Tape 19

40 8 0
                                    

Kev

E-mail itu kubaca sewaktu Pak June menulis angka-angka acak di papan. Kakiku tidak bisa berhenti bergerak di bawah bangku, sedangkan tanganku mengetuk layar ponsel berkali-kali, berharap bisa memikirkan satu hal dalam satu waktu. Tapi pikiranku malah melayang ke mana-mana, beterbangan mirip burung-burung yang terlihat di langit sore kota ini. Aku menatap papan, memicingkan mata karena penglihatanku tidak terlalu bagus. Lalu kembali melihat ponsel.

Bino mencatat sesuatu di bukunya. Dia sepertinya sudah bosan menyuruhku berhenti bergerak.

Sewaktu Pak June belum selesai menulis di papan, aku menggerakkan kursiku ke samping, lalu maju-mundur. Sialan.

Fokus.

Mataku melirik kata-kata yang memudar di sepatuku. Hari ini ada dua kata. Parah dan Retak. Lalu aku meraba notes di saku baju, di mana ada tulisan. Hari ini tidak ada apa-apa.

Aku ingin sekali memanjat sesuatu sekarang, atau menggulingkan meja ke samping agar terdengar suara gaduh. Keinginan itu terus membesar setiap detiknya, tapi aku menahannya. Dr. Sarah selalu bilang agar aku tidak menuruti segala apa yang diperintahkan otakku. Seandainya dia berada dalam tubuhku sekarang juga, mungkin dia tidak akan pernah mengatakan hal itu.

Aku menatap ponselku lagi. Di sana tertera laman e-mail yang kubuka, dan pesan yang dikirimkan Grie. Pesan yang cukup singkat.

Aku punya ide. Bagaimana dengan bolos sekolah?

Dengan cepat, aku menggerayangi tombol di layar ponsel.

Sekarang?

Tidak ada balasan. Aku menunggu sambil menggerakkan kakiku di bawah bangku, dan mengetukkan jari di layar ponsel. Akhirnya balasan datang.

Tentu. Memangnya kapan lagi?

Setelah membaca pesan itu aku langsung mengacungkan tangan. Pak June tidak melihatnya karena dia sedang menulis di papan. Jadi, aku memasukkan ponselku ke saku celana, dan menaruh tas di kolong meja. Aku berjalan ke depan dengan santai, walaupun sebenarnya aku ingin berlari dan mematahkan sesuatu.

Setelah sampai di dekat Pak June, aku memanggilnya. Pak June menoleh dengan spidol di tangan kanan. "Saya mau permisi ke kamar mandi, Pak."

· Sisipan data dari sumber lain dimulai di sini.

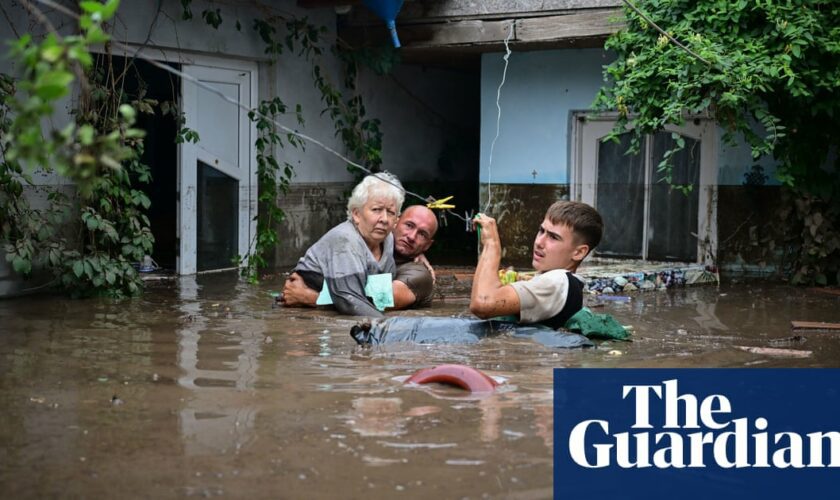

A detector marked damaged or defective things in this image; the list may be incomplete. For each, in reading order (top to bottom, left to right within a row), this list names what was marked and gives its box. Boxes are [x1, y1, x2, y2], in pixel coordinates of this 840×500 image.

damaged doorway [576, 113, 720, 262]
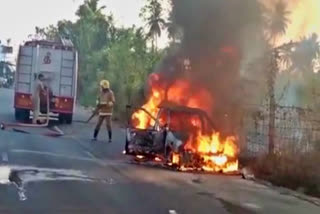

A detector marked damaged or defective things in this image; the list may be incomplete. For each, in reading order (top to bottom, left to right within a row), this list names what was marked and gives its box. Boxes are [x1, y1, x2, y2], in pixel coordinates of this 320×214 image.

burnt car body [125, 101, 218, 168]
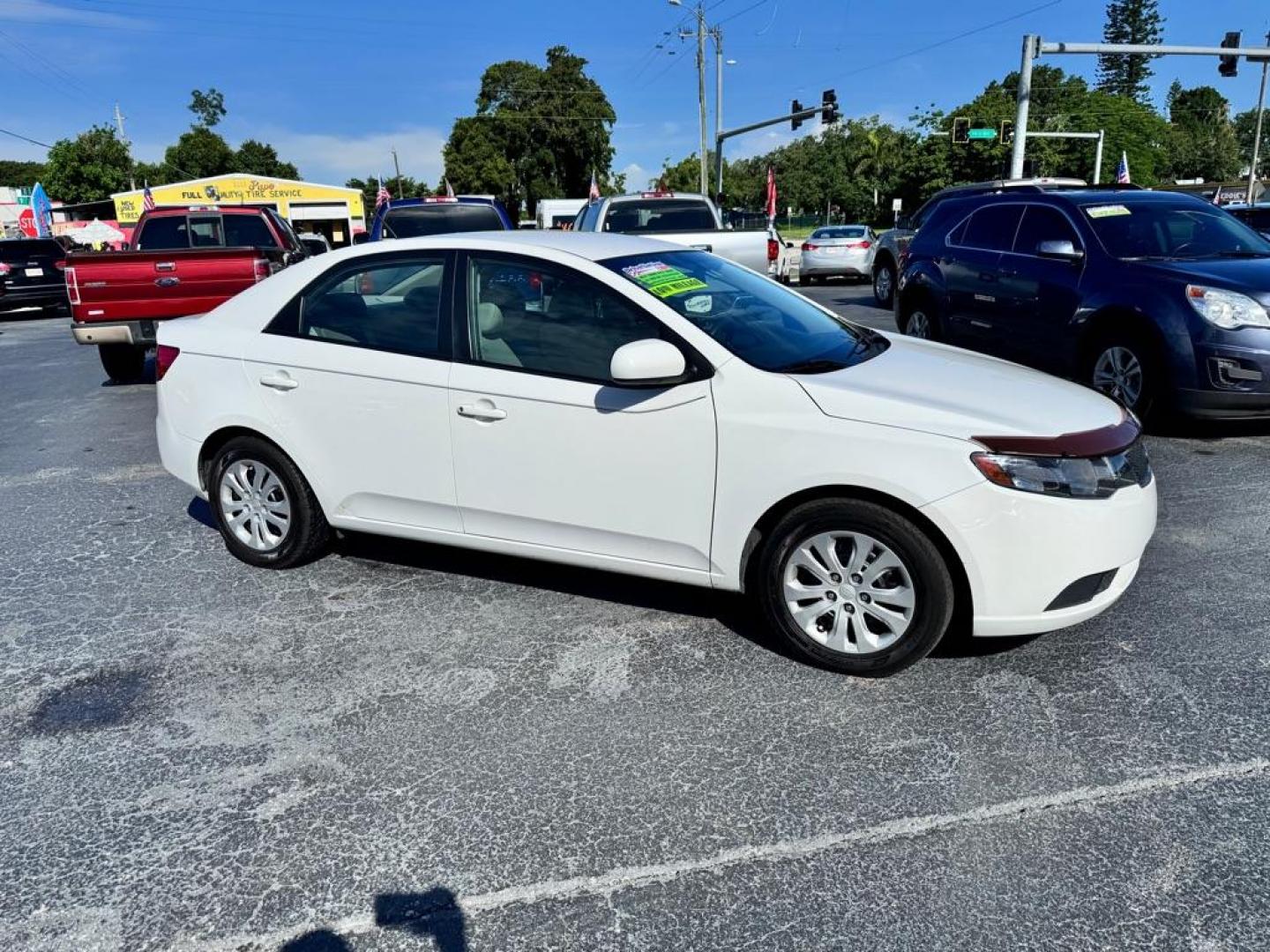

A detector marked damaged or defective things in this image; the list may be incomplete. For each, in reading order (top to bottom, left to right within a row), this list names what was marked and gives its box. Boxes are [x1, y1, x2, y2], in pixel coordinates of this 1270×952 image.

cracked pavement [2, 293, 1270, 952]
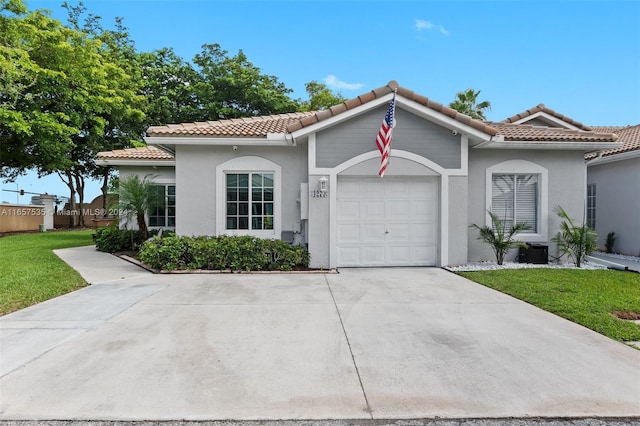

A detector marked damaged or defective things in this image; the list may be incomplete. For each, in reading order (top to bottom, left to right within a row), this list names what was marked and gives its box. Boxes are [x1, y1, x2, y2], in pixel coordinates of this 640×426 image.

driveway crack [322, 274, 372, 418]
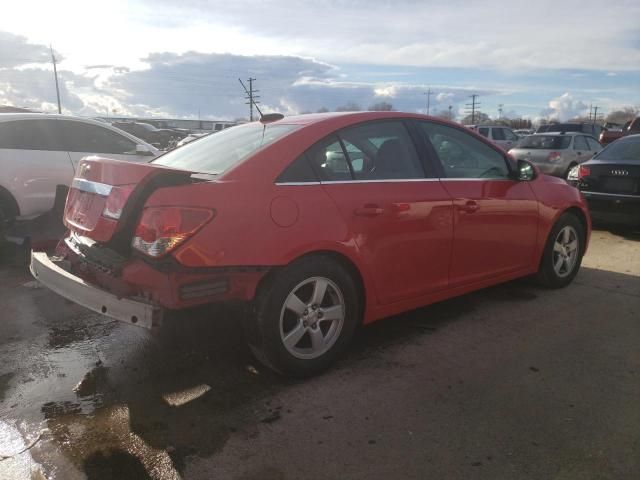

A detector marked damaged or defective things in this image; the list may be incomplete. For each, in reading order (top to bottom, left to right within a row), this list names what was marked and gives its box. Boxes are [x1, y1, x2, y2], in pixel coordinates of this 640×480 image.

detached bumper [31, 251, 164, 330]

Pak June mengangguk, lalu aku keluar kelas.

Aku menuju parkiran sekolah, mencari mobilku, setelah menemukannya aku langsung masuk ke mobil lalu duduk diam di depan kemudi. Apa yang kulakukan?

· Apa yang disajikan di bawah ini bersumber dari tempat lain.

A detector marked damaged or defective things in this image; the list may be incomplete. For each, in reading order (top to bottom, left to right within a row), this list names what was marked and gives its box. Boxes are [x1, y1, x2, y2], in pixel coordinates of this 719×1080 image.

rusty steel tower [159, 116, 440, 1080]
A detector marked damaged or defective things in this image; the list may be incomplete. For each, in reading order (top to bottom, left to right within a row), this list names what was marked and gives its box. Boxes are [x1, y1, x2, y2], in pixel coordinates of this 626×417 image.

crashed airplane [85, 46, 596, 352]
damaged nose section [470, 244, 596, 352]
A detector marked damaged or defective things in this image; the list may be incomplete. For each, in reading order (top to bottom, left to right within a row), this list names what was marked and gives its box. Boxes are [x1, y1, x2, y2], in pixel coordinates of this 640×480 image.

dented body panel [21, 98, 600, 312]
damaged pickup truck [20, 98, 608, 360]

Kakiku masih terus bergerak seolah tidak bisa dihentikan. Kenapa aku selalu mengikuti apa kata cewek itu?

Mataku memandang sekolah yang dari parkiran tampak sepi, sebenarnya lebih condong ke murung. Aku membayangkan ratusan anak yang terisolasi di dalam kelas-kelas itu, menunduk di atas meja, atau mendongak menatap papan, mereka hanya bisa menggerakkan tangan untuk menulis dan mulut untuk bicara, itu pun jika mereka ingin bertanya atau menjawab.

Aku tidak ingin menjadi salah satu dari mereka, setidaknya untuk hari ini.

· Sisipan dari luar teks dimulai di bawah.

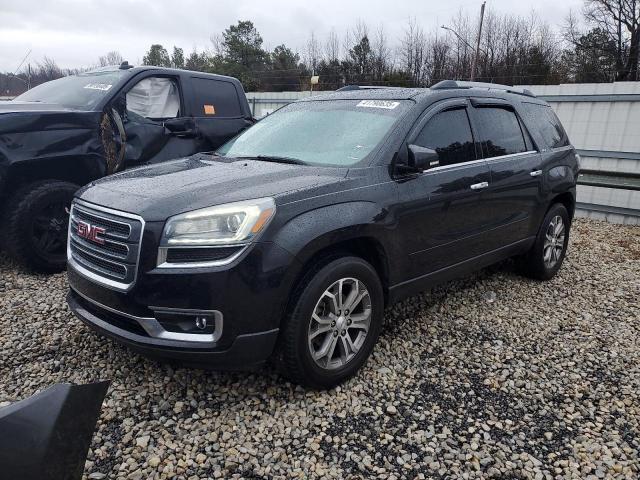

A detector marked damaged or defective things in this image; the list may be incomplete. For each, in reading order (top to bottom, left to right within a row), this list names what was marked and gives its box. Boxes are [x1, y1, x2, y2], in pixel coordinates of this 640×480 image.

damaged black suv [0, 63, 254, 272]
damaged black suv [66, 80, 580, 388]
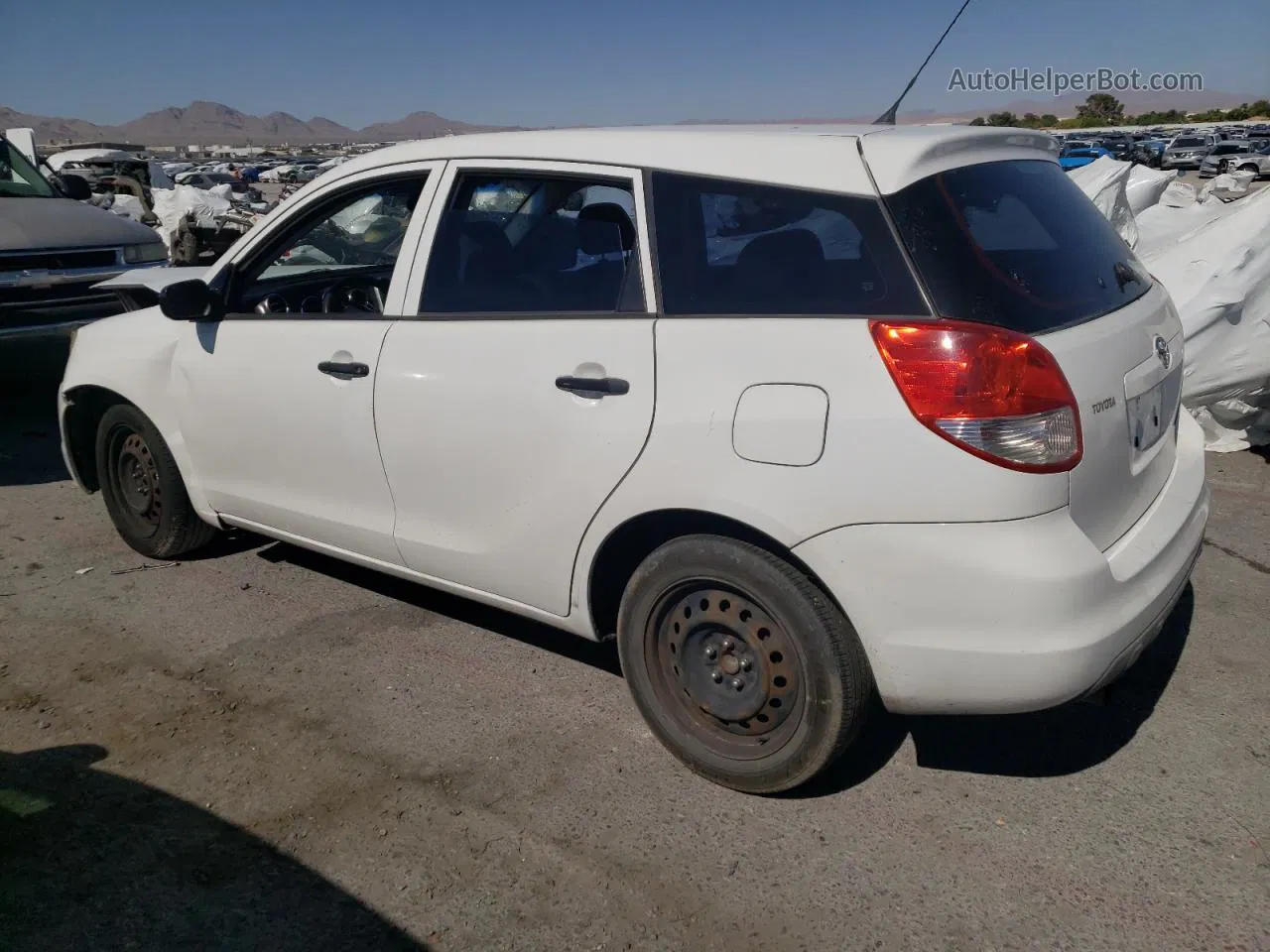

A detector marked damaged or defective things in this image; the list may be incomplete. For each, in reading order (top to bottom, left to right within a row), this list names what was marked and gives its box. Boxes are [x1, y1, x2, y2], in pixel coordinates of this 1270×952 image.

wrecked vehicle in background [0, 133, 169, 342]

Akhirnya aku menghidupkan mesin mobil, dan langsung menuju sekolah Grie.

***

Aku mengirim e-mail pada Grie setelah sampai di sekolahnya. Dia tidak membalas. Aku menunggunya sambil memperhatikan pagar sekolah Grie yang mengelilingi bangunan panjang di dalamnya. Tiba-tiba ingatan pertandingan basket pada malam itu terulang lagi. Oh, ya benar, di pertandingan itulah aku pertama kali bertemu Grie. Mungkin juga tidak, tapi masa bodoh.